Requests:
• 1. Say whether each statement below agrees with the thread about the PostgreSQL array_position error. Answer yes or no for each, quoting the words of the thread that decide it.
(a) The color column is currently stored as VARCHAR.
(b) The error message points to character 12.
(c) The hint in the error suggests adding explicit type casts.
• 2. From the thread about the PostgreSQL array_position error, pull out everything from "SELECT color, count(*)" down to "explicit type casts.", word for word.

Page:
PostgreSQL ORDER BY Error – Function array_position(text[], character varying) Does Not Exist

arrayenumorder-bypostgresql

I have a pretty basic categorical column in a Postgres database that is currently stored as VARCHAR. I can select a count of each with:

I though adding an ORDER BY array_position() would do it:

SELECT color, count(*)
FROM research
GROUP BY color 
ORDER BY array_position(ARRAY['Red','Orange','Yellow','Green','Blue'], color);

But I'm seeing a type error:

ERROR: function array_position(text[], character varying) does not exist
SQL state: 42883
Hint: No function matches the given name and argument types. You might need to add explicit type casts.
Character: 98

What do I need to cast color as so I can use the array_position function to order it?

Best Answer

Sample data

You have a table like,

CREATE TABLE research(colors)

Material provided:
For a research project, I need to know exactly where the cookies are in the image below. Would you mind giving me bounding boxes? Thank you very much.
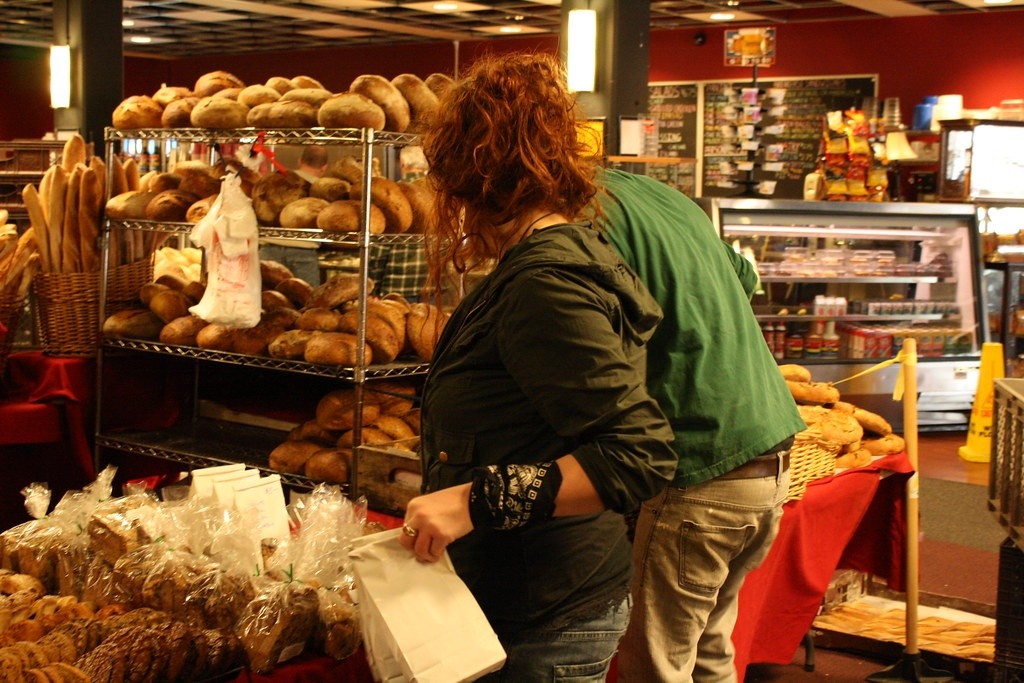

Response list:
• 1.
(a) Yes: "that is currently stored as VARCHAR"
(b) No: "Character: 98"
(c) Yes: "You might need to add explicit type casts."

• 2.
SELECT color, count(*)
FROM research
GROUP BY color 
ORDER BY array_position(ARRAY['Red','Orange','Yellow','Green','Blue'], color);

But I'm seeing a type error:

ERROR: function array_position(text[], character varying) does not exist
SQL state: 42883
Hint: No function matches the given name and argument types. You might need to add explicit type casts.